The “What & Why of Usability” readings from Usability.gov give clear and concise outlines and guideline of what needs to be accomplished by writers and/or designers in order to create a document or interface with the maximum level of usability for users. They do this by covering multiple subjects such as content, accessibility, visuals, user experience and interaction and more. I will specifically talk about their readings on, “User-Centered Design Basics”, “Accessibility Basics”, and “Visual Design Basics” as I found them to be very interesting and applicable to a career in professional writing.
“User-Centered Design Basics” outlines the process which needs to be followed in order to create a document which is centered around the user’s needs. The reading defines the user-centered design process as, “The User-centered design (UCD) process outlines the phases throughout a design and development life-cycle all while focusing on gaining a deep understanding of who will be using the product.” To summarize the UCD process entails defining your audience and their needs for your product, specifying and then implementing the requirements of your business/client and the users into your design and writing to make the product most successfully received, and then testing what you’ve come up with on actual users. An example of this would be if you were working for a Marketing Company for example whose client is a small businesses looking for help with redesigning their website. In order to begin working on their redesign you would first need to follow the steps listed above by defining their audience, implementing any specific requirements they may have like a certain color scheme or special feature, and then applying those requirements to your design, and then testing them on real users to make sure they were successful. Only after all of this is done, most likely more than once, would your redesign be successful.

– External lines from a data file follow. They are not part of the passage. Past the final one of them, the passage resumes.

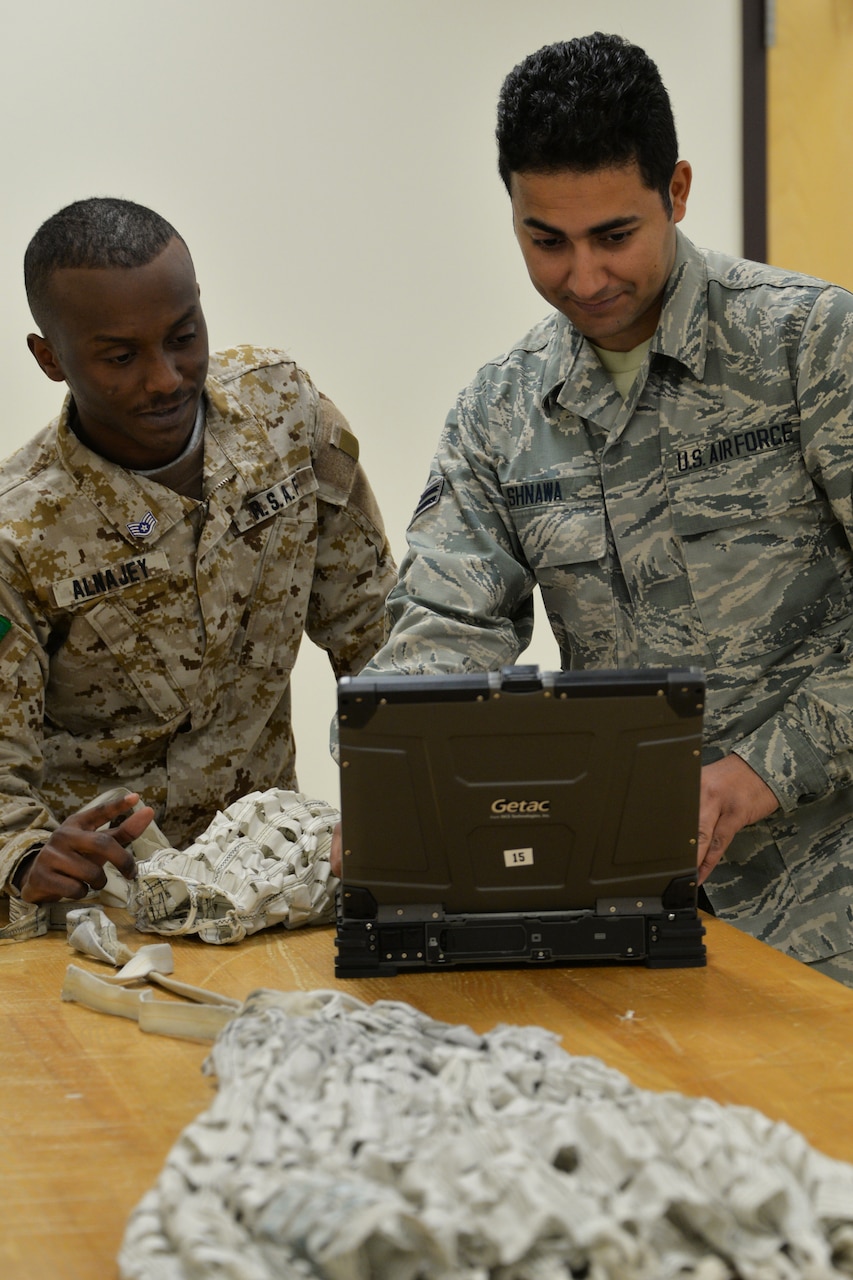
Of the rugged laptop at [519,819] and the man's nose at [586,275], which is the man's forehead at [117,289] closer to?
the man's nose at [586,275]

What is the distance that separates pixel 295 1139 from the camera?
2.69 ft

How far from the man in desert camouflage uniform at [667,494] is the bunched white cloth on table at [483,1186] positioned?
57cm

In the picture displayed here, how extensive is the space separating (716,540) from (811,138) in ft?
7.28

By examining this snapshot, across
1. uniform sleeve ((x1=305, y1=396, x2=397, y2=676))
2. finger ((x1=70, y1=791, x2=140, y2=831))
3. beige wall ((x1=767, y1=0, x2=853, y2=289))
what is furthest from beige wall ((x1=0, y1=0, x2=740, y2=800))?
finger ((x1=70, y1=791, x2=140, y2=831))

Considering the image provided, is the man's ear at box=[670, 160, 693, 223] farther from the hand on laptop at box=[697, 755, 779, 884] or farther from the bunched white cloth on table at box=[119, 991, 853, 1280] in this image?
the bunched white cloth on table at box=[119, 991, 853, 1280]

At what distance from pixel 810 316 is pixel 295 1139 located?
3.59ft

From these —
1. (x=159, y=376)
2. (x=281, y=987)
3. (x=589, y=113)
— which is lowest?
(x=281, y=987)

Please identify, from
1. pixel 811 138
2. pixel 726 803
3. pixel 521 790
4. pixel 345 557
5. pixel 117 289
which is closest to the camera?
pixel 521 790

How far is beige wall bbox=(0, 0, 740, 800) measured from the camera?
2922mm

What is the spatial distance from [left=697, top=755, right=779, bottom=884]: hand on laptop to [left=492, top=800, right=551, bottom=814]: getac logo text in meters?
0.24

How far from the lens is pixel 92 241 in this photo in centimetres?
175

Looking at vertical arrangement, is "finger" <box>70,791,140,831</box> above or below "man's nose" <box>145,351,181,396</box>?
below

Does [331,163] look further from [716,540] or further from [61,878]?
[61,878]

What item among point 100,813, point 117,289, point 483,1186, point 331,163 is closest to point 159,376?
point 117,289
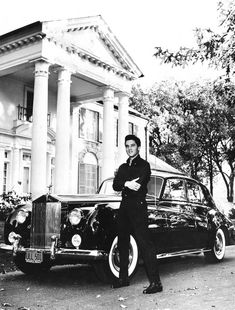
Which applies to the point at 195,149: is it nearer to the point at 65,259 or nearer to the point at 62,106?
the point at 62,106

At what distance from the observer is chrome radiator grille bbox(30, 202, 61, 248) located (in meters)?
5.91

“Accessibility Basics” are explained in the beginning of this reading as, “Accessibility focuses on how a disabled person accesses or benefits from a site, system or application.” This reading encompasses the how and why accessibility is important to integrate into your designs and your writing. There are also a number of tips given to ensure this happens successfully such as, “Do not rely on color as a navigational tool or as the sole way to differentiate items” and “Functionality should be accessible through mouse and keyboard and be tagged to worked with voice-control systems.” Theses are both examples of design choices that are very important for disabled users and could be easily missed if you don’t keep accessibility in mind throughout your entire process. An example of this which I have used in class before, is the simple text enlarging bar at the top corner of a website, and a button to turn on voice reading which you can see in the top right corner of the image below.
The above image was taken from the website, Bestfriends.org. Usability.gov also has a text enlarging feature in the top right corner of their website but they do not have the voice reader feature like this website does.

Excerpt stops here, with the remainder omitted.